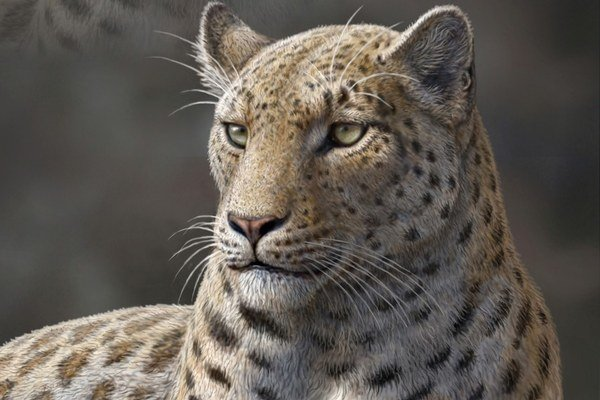 Ilustrácia druhu Panthera blytheae.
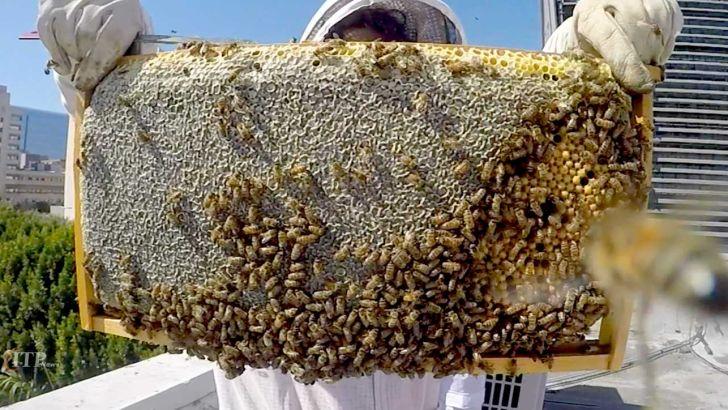 تولید بیش از 400 تن عسل در دامنه الوند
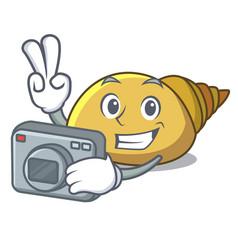 Photographer mollusk shell mascot cartoon vector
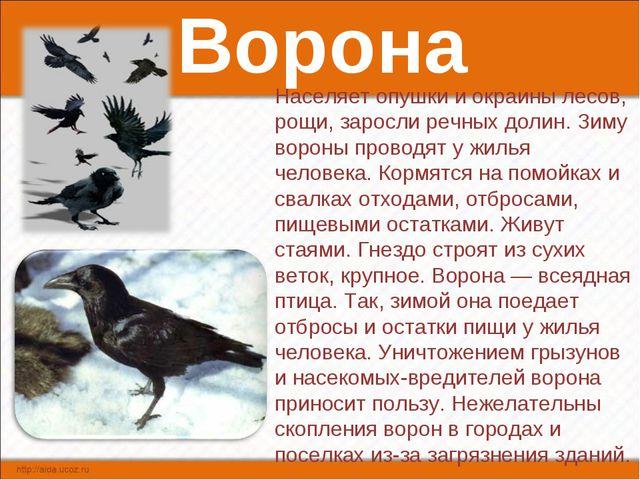 Ворона Населяет опушки и окраины лесов, рощи, заросли речных долин. Зиму воро...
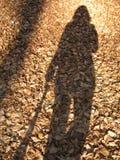 我的影子 库存图片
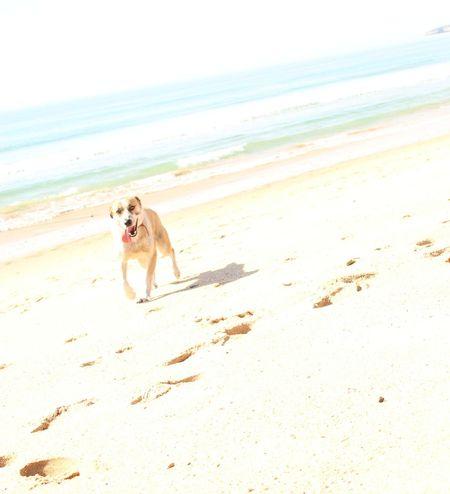 Beach At The Beach Morning Run Cute Pets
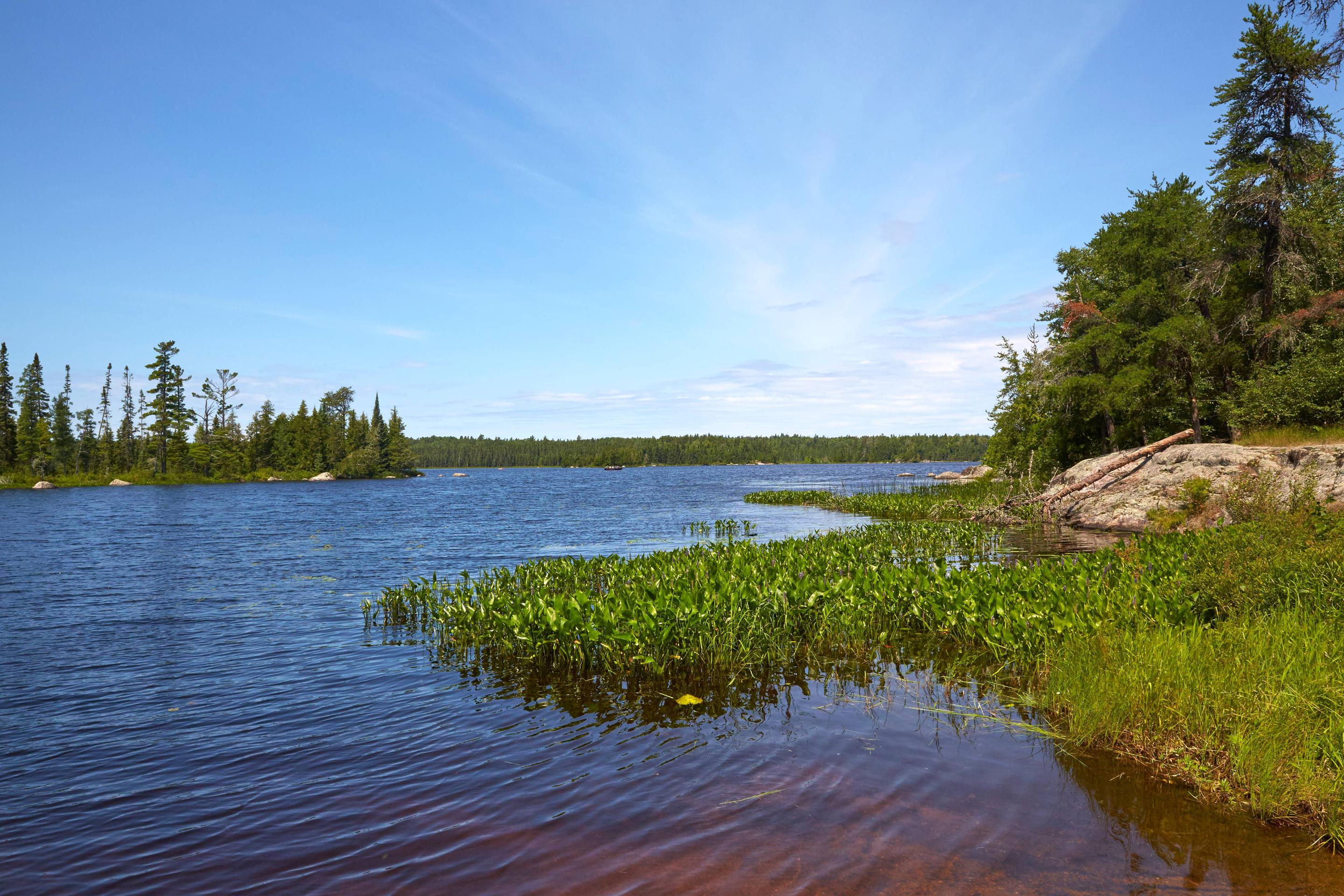 View of Lake Jeanette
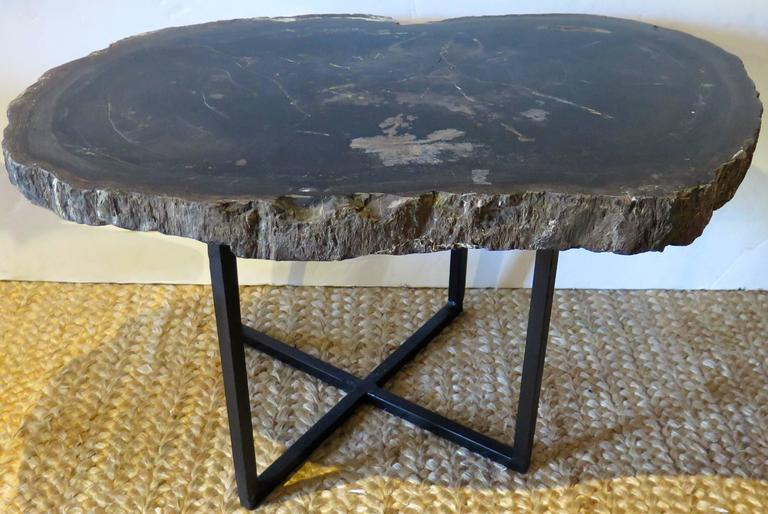 Contemporary Black and Gray Petrified Wood Coffee or Side Table For Sale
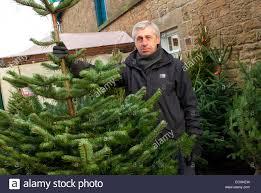 christmas tree farm for sale christmas lights decoration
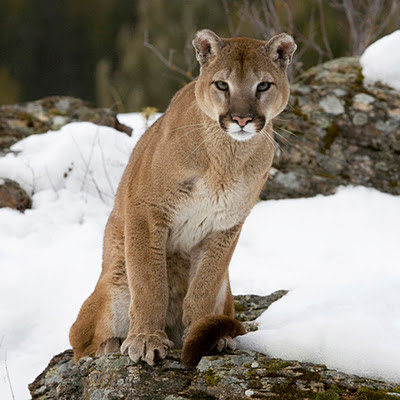 Cougar animals download free wallpapers for Apple iPad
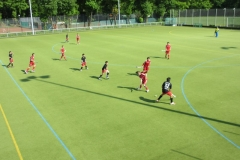 Fabian Hockey - 17.05.2012 16-50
^^^^^^^^
Activity:
Copy exactly the lines from the line holding "Contemporary Black and" to the final line of the listing, and leave the pictures out.

Output of the exercise:
 Contemporary Black and Gray Petrified Wood Coffee or Side Table For Sale
 christmas tree farm for sale christmas lights decoration
 Cougar animals download free wallpapers for Apple iPad
 Fabian Hockey - 17.05.2012 16-50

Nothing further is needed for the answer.